Please copy every line of the listing below word for word, leaving the pictures out of your answer.

---- Information shown

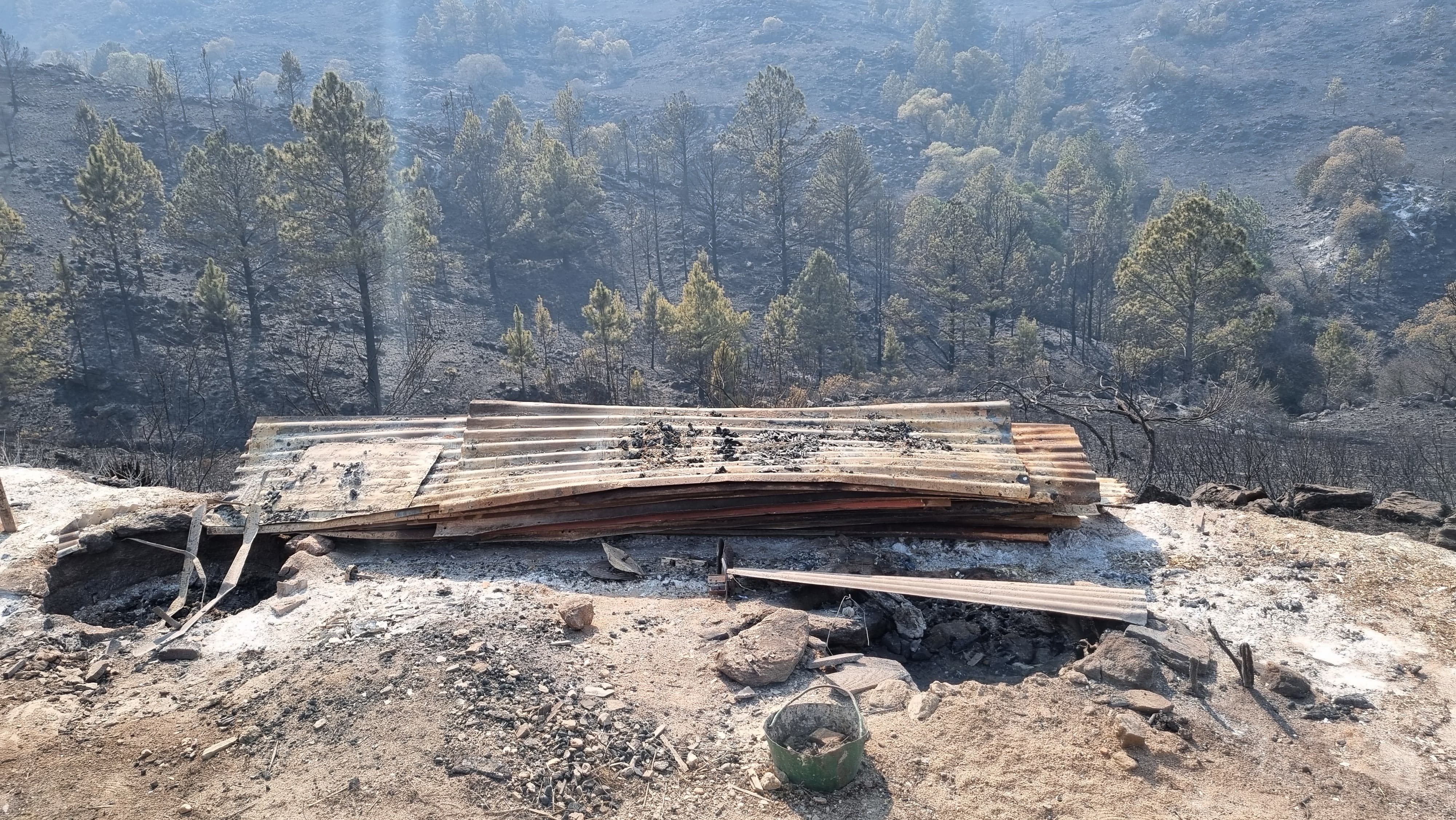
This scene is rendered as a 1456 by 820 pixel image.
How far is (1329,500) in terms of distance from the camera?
26.3 feet

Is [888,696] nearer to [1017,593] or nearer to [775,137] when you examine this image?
[1017,593]

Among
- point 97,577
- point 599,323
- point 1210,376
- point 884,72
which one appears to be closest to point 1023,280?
point 1210,376

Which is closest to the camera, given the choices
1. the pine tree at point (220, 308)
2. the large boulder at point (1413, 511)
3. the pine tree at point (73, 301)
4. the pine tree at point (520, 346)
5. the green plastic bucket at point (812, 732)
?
the green plastic bucket at point (812, 732)

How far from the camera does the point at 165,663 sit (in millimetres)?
5461

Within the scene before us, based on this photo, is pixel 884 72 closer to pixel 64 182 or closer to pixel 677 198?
pixel 677 198

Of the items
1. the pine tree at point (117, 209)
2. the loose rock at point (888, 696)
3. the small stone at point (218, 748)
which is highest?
the pine tree at point (117, 209)

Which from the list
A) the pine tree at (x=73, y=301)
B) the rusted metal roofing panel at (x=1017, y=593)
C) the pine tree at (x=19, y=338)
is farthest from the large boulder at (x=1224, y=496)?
the pine tree at (x=73, y=301)

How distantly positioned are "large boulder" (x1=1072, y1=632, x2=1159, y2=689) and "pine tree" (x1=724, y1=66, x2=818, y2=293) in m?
36.2

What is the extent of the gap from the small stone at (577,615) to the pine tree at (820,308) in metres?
22.1

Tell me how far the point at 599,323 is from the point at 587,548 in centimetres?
1861

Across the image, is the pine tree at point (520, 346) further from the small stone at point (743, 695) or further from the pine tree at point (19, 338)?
the small stone at point (743, 695)

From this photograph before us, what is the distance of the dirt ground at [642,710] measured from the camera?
14.1 ft

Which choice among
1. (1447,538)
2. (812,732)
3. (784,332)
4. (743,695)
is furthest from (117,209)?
(1447,538)

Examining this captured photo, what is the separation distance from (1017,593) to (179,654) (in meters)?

--------

**Complete output**
This scene is rendered as a 1456 by 820 pixel image.
How far is (1329,500) in terms of distance from the camera?
26.3 feet

Is [888,696] nearer to [1017,593] or nearer to [775,137] when you examine this image?
[1017,593]

Among
- point 97,577
- point 599,323
- point 1210,376
- point 884,72
which one appears to be closest to point 1023,280?
point 1210,376

Which is closest to the camera, given the choices
1. the pine tree at point (220, 308)
2. the large boulder at point (1413, 511)
3. the pine tree at point (73, 301)
4. the pine tree at point (520, 346)
5. the green plastic bucket at point (812, 732)
?
the green plastic bucket at point (812, 732)

How far from the camera does the point at 165,663 sit (in millimetres)?
5461

Within the scene before us, based on this photo, is pixel 884 72 closer to pixel 64 182 or closer to pixel 677 198?
pixel 677 198

Of the items
1. the pine tree at point (117, 209)
2. the loose rock at point (888, 696)
3. the small stone at point (218, 748)
which is highest?
the pine tree at point (117, 209)

Which from the list
A) the pine tree at (x=73, y=301)
B) the rusted metal roofing panel at (x=1017, y=593)
C) the pine tree at (x=19, y=338)
is farthest from the large boulder at (x=1224, y=496)?
the pine tree at (x=73, y=301)

How distantly positioned are "large boulder" (x1=1072, y1=632, x2=1159, y2=689) and "pine tree" (x1=724, y1=66, x2=818, y2=293) in m?
36.2

What is the extent of the gap from the small stone at (577,615) to the pine tree at (820,308) in metres?
22.1

Tell me how far the point at 599,323 is from the point at 587,548 in centimetres?
1861

Across the image, is the pine tree at point (520, 346) further from the small stone at point (743, 695) or further from the pine tree at point (19, 338)?
the small stone at point (743, 695)

From this photograph before us, what is the distance of the dirt ground at [642,710] measured from the camera?
14.1 ft

Which choice among
1. (1447,538)
2. (812,732)
3. (784,332)
4. (743,695)
is furthest from (117,209)?
(1447,538)

Examining this captured photo, what is the separation distance from (1017,593) to (179,654) (in meters)?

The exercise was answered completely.